While sitting in a holding cell, awaiting processing, Matt discovered that the acoustics in the room were good enough to buoy a Rodgers and Hammerstein repertoire, for what one would hope would've been a few hours. As apocryphal as some of the details may be, I still believe that the guards were happy Matthew was allowed to return home. As we all wish he could do now.
On Christmas Eve, I was sitting in Matt's hospital room with JJ Gordon, listening to the cast recording of the new Les Miserables film. "Stars", the first solo piece sung by Javert, began playing. Matthew, not one to allow such opaque audible tripe as the sound of Russel Crowe singing continue to climb the staircase, began singing OVER the Australian vomit. Seated. Strapped to a gurney. Disease constricting his genes. Immediately, I pictured a caged baby Matthew, sitting at the Cass County Courthouse or wherever the hell he was, demonstrating that it's not me who is locked up with you, but it is YOU who is locked up with me. And in the fashion of an actor trained in comedic timing, Matthew stopped on the perfect note and stated, "I have cancer, and I sing this part better than Russel Crowe."
If there was anything Matthew was acutely aware of, it was timing. His death, following a long and valiant struggle with the worst diseases known to man, still comes to me as an ugly shock. I've cried and yet I haven't. I've mourned… and yet I haven't. Matt knew those emotions would be a weight carried by those he loved most, and so he did the best thing he could do. He was Matt. He sat in a hospital bed with cancer and talked about the things he would do for the next few years, while most of us haven't planned past the upcoming weekend. He would look at you… and smile. He would drink you in like a first time alcoholic. He would welcome you, and feast to you, and have a story to tell about you before he even knew you.

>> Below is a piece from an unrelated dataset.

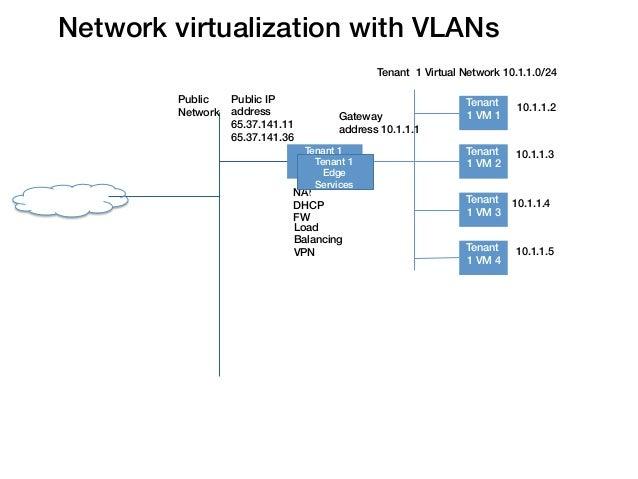 Network virtualization with VLANs!                                                         Tenant 1 Virtual Network 10.1.1...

I won't know what I really need to say about my friend until months after he is gone. It's not quite reality for me that all who have known him, from Fargo to Boston to New York to Alabama, are now living in a world where he no longer exists. Matt was caged inside his body ravaged by disease, but like a canary unaware of it's copper cage, he continued to sing.
He was a friend of mine. I loved him dearly. If you knew him, you loved him too. If you didn't know him… then you don't understand that you actually did.